APS’s “Pain Research Agenda for the 21st Century”
Published in the December 2014 issue of The Journal of Pain, the APS “Pain Research Agenda for the 21st Century” is a goal-oriented approach emphasizing important outcomes that must be achieved to meaningfully advance pain treatment. “The most direct path to achieving dramatic advances in pain treatment is through substantially increased investment in pain research and education, which would enable the pursuit of an aggressive translational pain-research agenda.”
“Chronic pain must become a national priority. Much larger investments have been made, such as decoding the human genome and halting the HIV epidemic, and the results have been nothing short of transformative,” said APS President Gregory Terman, MD PhD, professor of anesthesiology, University of Washington Medical School.

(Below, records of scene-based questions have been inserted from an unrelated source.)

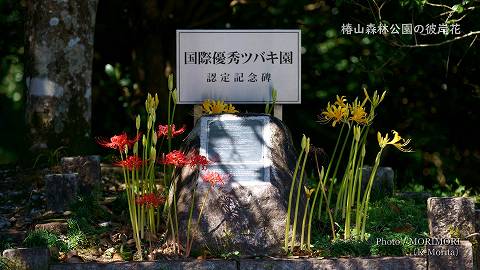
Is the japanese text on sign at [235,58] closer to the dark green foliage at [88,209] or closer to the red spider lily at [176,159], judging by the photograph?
the dark green foliage at [88,209]

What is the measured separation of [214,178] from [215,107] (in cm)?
105

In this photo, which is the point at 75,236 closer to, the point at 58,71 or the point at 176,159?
the point at 176,159

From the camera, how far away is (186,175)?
5918 millimetres

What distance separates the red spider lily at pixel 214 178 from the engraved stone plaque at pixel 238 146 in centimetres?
5

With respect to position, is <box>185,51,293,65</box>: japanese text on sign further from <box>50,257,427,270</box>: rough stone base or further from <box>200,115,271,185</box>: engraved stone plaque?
<box>50,257,427,270</box>: rough stone base

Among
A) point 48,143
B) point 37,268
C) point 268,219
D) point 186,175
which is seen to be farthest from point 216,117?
point 48,143

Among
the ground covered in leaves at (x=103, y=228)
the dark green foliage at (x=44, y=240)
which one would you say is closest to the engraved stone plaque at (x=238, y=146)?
the ground covered in leaves at (x=103, y=228)

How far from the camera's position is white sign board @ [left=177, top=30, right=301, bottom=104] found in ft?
22.2

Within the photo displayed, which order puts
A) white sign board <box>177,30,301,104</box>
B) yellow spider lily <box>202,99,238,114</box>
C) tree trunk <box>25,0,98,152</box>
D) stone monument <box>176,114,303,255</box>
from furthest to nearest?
tree trunk <box>25,0,98,152</box>, white sign board <box>177,30,301,104</box>, yellow spider lily <box>202,99,238,114</box>, stone monument <box>176,114,303,255</box>

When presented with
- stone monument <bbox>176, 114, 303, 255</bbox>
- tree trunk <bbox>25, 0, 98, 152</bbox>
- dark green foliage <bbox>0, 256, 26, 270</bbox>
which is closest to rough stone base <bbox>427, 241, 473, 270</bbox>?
stone monument <bbox>176, 114, 303, 255</bbox>

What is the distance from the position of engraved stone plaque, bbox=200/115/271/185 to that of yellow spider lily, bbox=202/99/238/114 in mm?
333

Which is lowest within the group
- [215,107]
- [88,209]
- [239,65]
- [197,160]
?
[88,209]

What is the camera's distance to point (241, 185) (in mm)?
5699

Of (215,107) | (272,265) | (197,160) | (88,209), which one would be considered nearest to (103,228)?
(88,209)
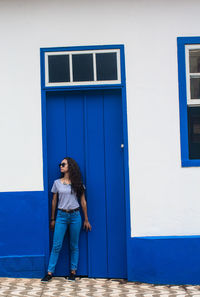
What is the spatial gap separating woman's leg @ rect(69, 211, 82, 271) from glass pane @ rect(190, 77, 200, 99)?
2.34 meters

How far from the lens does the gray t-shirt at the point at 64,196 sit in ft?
16.3

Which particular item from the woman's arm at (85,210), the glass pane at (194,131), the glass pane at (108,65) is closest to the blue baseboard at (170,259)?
the woman's arm at (85,210)

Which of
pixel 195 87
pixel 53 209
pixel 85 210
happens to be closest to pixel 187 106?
pixel 195 87

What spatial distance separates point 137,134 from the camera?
16.7 feet

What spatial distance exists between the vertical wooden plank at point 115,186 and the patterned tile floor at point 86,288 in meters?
0.31

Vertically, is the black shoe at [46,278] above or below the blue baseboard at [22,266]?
below

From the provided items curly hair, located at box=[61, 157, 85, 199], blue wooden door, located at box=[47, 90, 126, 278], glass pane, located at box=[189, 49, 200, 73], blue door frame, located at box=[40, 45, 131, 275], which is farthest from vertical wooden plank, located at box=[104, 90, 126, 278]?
glass pane, located at box=[189, 49, 200, 73]

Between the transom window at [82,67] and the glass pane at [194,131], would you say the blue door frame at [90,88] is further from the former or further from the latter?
the glass pane at [194,131]

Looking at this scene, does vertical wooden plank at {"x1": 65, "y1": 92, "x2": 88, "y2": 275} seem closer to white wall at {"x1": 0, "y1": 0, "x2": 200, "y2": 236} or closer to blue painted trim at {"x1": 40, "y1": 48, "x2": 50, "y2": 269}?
blue painted trim at {"x1": 40, "y1": 48, "x2": 50, "y2": 269}

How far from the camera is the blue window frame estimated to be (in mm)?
5094

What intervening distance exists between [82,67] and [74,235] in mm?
2377

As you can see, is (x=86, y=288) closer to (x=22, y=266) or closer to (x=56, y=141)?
(x=22, y=266)

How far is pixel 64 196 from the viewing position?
16.3ft

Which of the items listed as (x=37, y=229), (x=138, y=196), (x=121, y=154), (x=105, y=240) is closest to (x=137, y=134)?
(x=121, y=154)
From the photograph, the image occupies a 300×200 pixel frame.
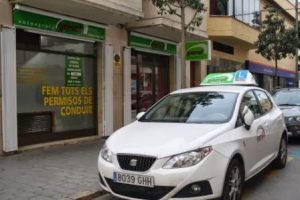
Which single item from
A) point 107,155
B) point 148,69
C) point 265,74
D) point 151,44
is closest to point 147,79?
point 148,69

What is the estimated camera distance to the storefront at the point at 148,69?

“Our work in developing the pain research agenda showed that even the most optimistic estimates indicate that pain research is woefully underfunded relative to its prevalence, disease burden and economic toll,” said coauthor and APS Past President Roger B. Fillingim, PhD, professor, College of Dentistry, and director, Pain Research and Intervention Center of Excellence at the University of Florida.
He noted that pain research expenditures at the National Institutes for Health (NIH) account for just 1% of the National Institutes of Health research budget or $4 per affected individual, compared to cancer and HIV for which $431 and $2,562, respectively, are spent per affected person.
“Addressing the enormous burden of chronic pain requires a fundamental change in the ways physicians, policy makers and society view the problem of pain. Achieving this change in beliefs and attitudes will require significant educational outreach for clinicians, policy makers and the public,” added lead author Robert Gereau, PhD, professor of anesthesiology and director, Washington University Pain Center, St. Louis.